Data Matters (Unseen): 2014

Friday, June 27, 2014

Short cutting Temporal Joins

Introduction

When you create temporal data models, either with Data Vault, Anchor modeling or any other way, you end up with several tables with timelines in them. These timelines often need to be combined for going to Data Marts or other processing. This combining is done with a temporal JOIN

Example

Table Product
Table Product Cost
Table Product Price
Calculating Product Revenue = Sales Price- Manufacturing Cost

Conceptually the query will look like this (using the Allen operator)

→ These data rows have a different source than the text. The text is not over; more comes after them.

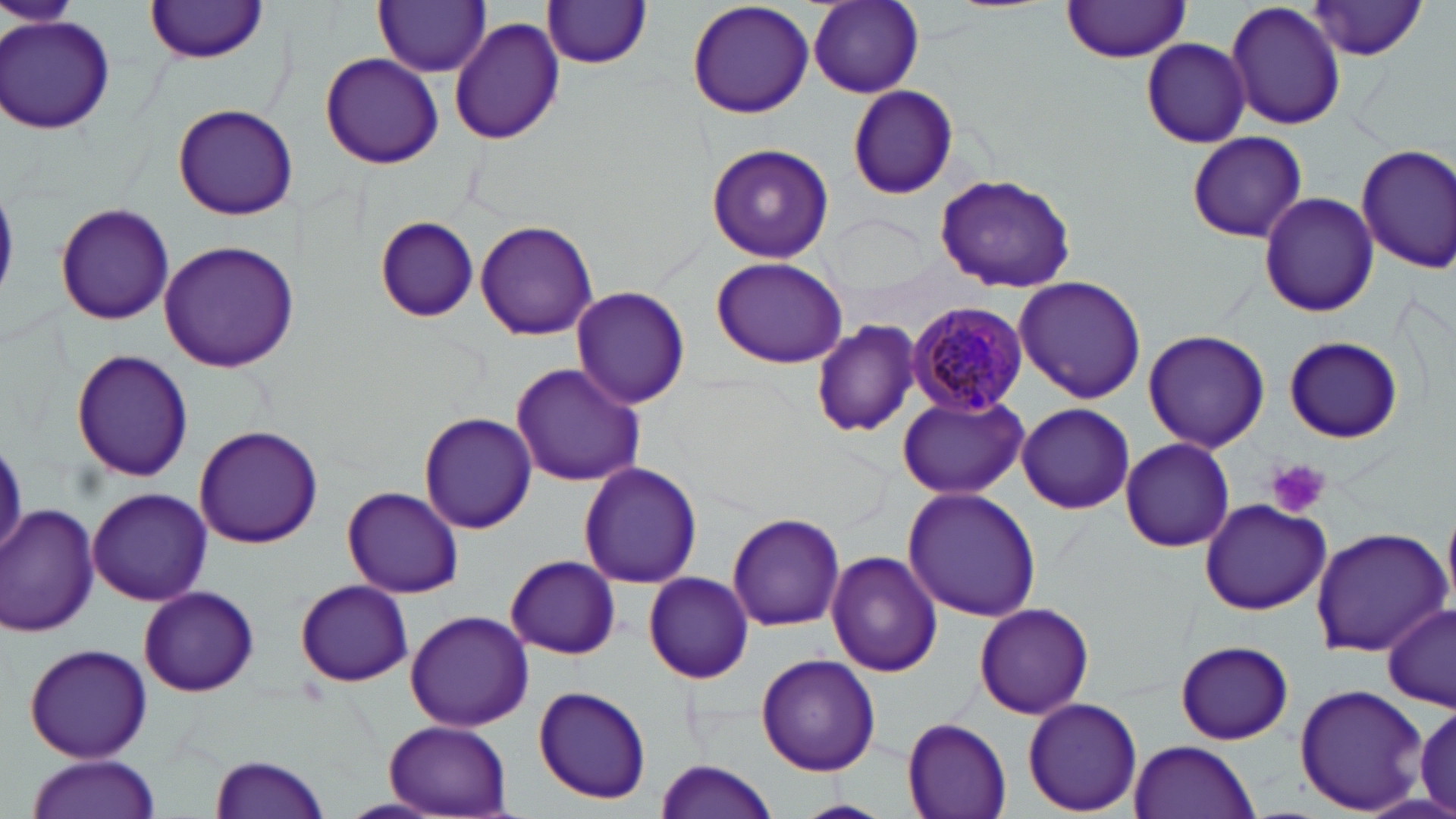
{
  "slide_level_diagnosis": "Plasmodium malariae",
  "modality": "optical microscopy",
  "preparation": "thin blood smear",
  "image_size": "1456×819 pixels",
  "plasmodium_malariae_infected_red_blood_cell_locations": "approximate bounding boxes as (x1,y1)-(x2,y2) corner pairs in pixels: (906,300)-(1029,418)",
  "platelet_locations": "approximate bounding boxes as (x1,y1)-(x2,y2) corner pairs in pixels: (1267,460)-(1329,519)",
  "magnification": "1000x",
  "field_of_view": "single",
  "stain": "May-Grünwald-Giemsa",
  "uninfected_red_blood_cell_locations": "approximate bounding boxes as (x1,y1)-(x2,y2) corner pairs in pixels: (0,0)-(77,32), (145,0)-(269,63), (373,0)-(489,77), (687,0)-(815,120), (808,0)-(924,97), (1060,1)-(1195,63), (1225,1)-(1347,132), (1306,1)-(1429,59), (541,2)-(654,68), (2,12)-(116,135), (448,18)-(565,144), (1139,39)-(1251,146), (320,53)-(444,170), (847,86)-(959,199), (172,103)-(299,220), (1186,131)-(1308,243), (705,142)-(834,264), (1356,142)-(1456,274), (934,173)-(1079,293), (1259,193)-(1379,318), (56,202)-(176,325), (829,213)-(929,293), (375,217)-(479,321), (475,218)-(600,341), (158,241)-(299,373), (710,256)-(847,369), (1015,276)-(1147,403), (570,287)-(690,406), (810,320)-(920,437), (1142,329)-(1271,452), (1285,334)-(1402,444), (72,350)-(193,483), (510,359)-(647,488), (898,394)-(1028,499), (1016,401)-(1137,512), (419,413)-(538,535), (193,425)-(323,549), (1118,436)-(1236,554), (0,442)-(29,551), (577,462)-(702,590), (343,486)-(464,599), (88,488)-(213,605), (902,488)-(1041,621), (1199,498)-(1331,614), (1,504)-(100,637), (727,512)-(845,632), (1309,527)-(1451,655), (825,552)-(941,678), (505,554)-(621,659), (643,570)-(755,683), (296,579)-(412,687), (138,585)-(258,694), (973,601)-(1095,718), (1381,604)-(1455,710), (404,609)-(535,731), (1175,640)-(1294,744), (23,642)-(153,762), (757,653)-(880,775), (1293,682)-(1432,815), (531,684)-(654,805), (1023,697)-(1143,815), (1411,702)-(1456,814), (901,717)-(1013,819), (382,718)-(513,816), (1129,739)-(1260,819), (210,753)-(333,818), (24,756)-(160,819), (653,758)-(780,819), (792,798)-(892,819)"
}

SELECT "product cost".cost                            Cost,

       "product price".price                          AS Price,

       "product price".price - "product cost".cost    AS Revenue,

       "product cost".period INTERSECTS "product price".period AS Period

FROM   "product cost"

       INNER JOIN "product price"

               ON "product price".id = "product cost".id

WHERE  "product cost".period OVERLAPS "product price".period

The issues here are twofold, how to implement this in plain SQL, and what to define for Revenue for the omissions. Here we could state that the revenue is undefined, so in this case the first period is not available. Alas, this is not always the correct result.

SQL Implementation

There are a lot of ways to construct an SQL query that implements an intersection of 2 timelines. The most simplest are checking overlap between each 2 periods. This will quickly create unwieldy queries when more timelines need to be intersected. A more sophisticated approach rewrite, given x,y,z are periods:

y OVERLAPS y OVERLAPS y to NOT EMPTY(x INTERSECTS y INTERSECTS z) and to

say a = (x INTERSECTS y INTERSECTS z) then a.start_data

max(x.start_date,y.start_date,z.start_date) to min(x.end_date,y.end_date,z.end_date) is a valid period, which means:
max(x.start_date,y.start_date,z.start_date) < min(x.end_date,y.end_date,z.end_date)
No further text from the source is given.